I need to get in front of it and talk to them. I need to tell them myself. My oldest son, uses Facebook and I would not want something I say there, or something someone else says, to clue him in before I have a chance to talk to him (and the other kids).
When I do talk to them, what do I say? I know that I need to tell them the truth, but I am worried about how they will feel about things. I think the way I tell them is important. I also think I need to anticipate their questions (as best I can) and be prepared to answer them.
- Dad is a liar. I am worried about this. If you believe that people are born gay, you have to wonder what someone is thinking when they come walking out of the closet at age 42 after being married 17 years and having 4 kids. I know the readers of this blog understand what I was thinking, but my kids do not read this blog (at least I hope they don't). Neither do they have the perspective to understand what it is like growing up gay in the late 1980's. How do I explain this so they understand?

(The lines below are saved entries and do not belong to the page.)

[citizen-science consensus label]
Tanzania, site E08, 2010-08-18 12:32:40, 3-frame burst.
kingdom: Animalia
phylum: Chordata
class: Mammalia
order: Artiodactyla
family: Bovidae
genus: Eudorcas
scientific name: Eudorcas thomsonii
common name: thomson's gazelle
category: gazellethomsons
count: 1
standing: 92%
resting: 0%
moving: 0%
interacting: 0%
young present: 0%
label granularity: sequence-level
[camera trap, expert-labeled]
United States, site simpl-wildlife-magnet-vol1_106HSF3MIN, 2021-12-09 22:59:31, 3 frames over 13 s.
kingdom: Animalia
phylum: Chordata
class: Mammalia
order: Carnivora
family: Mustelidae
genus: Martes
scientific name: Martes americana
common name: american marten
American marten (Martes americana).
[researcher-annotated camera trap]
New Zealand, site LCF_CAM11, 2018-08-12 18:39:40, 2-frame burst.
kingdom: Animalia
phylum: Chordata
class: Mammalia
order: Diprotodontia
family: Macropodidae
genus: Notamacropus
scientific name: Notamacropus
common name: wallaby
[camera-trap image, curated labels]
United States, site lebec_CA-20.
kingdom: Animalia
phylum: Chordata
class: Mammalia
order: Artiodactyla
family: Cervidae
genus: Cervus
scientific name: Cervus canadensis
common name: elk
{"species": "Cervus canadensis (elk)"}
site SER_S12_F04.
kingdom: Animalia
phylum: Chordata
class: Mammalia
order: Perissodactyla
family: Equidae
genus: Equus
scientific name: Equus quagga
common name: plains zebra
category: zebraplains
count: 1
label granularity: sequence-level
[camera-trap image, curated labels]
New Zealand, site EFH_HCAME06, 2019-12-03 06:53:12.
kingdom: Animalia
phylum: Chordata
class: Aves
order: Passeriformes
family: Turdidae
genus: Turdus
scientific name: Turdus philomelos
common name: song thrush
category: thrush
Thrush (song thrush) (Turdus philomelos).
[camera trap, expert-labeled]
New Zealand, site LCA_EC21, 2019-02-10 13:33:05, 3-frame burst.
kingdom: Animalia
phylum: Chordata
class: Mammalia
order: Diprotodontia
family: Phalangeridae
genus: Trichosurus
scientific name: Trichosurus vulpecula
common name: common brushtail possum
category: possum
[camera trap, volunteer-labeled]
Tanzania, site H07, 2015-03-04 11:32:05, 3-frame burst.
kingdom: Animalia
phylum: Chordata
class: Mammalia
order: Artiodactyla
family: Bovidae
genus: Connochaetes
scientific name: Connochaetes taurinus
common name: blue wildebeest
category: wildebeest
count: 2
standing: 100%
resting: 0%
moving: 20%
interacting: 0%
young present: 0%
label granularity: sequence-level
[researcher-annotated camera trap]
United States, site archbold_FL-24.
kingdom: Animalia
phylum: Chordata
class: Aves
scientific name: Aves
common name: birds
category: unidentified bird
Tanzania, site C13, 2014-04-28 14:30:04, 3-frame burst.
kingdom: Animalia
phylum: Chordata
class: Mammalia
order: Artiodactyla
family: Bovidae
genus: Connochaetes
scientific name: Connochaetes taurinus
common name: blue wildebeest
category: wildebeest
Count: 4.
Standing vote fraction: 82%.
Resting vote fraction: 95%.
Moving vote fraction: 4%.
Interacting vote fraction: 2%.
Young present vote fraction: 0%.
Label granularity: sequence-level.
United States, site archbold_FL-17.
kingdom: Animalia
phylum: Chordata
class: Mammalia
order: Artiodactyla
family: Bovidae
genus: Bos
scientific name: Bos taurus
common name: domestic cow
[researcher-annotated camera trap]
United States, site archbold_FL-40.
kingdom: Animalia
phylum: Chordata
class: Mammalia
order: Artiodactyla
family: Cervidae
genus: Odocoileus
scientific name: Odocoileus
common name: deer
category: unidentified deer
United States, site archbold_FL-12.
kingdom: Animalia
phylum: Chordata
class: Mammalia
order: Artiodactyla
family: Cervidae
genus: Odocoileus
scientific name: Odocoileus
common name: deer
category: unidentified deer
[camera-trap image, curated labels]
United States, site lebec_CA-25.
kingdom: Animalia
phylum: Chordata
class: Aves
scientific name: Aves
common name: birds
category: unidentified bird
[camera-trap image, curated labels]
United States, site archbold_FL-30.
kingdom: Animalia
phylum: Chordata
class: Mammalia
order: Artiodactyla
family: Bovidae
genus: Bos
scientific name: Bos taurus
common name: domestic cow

- Why is dad doing this? This is a big one too. It's not that I am actually "doing" anything. I am simply adjusting to live my life honestly, as I am. As who I am. But I can see from their perspective, I am the person that is causing the upheaval in their lives. They will think, "How can I do this TO them?"
- Gay is bad. This one will be the hardest one to overcome. My oldest is a freshman in high school. My next oldest son is in 7th grade. They hear "gay" all the time, and it's never a good thing. There are really two separate issues here. One is how the kids, particularly the boys, will feel about it themselves. The next will be how will they be treated if others find out. I will have to talk about this more in another post.
These are some of the things I have thinking about. Some of the things that have been causing me stress.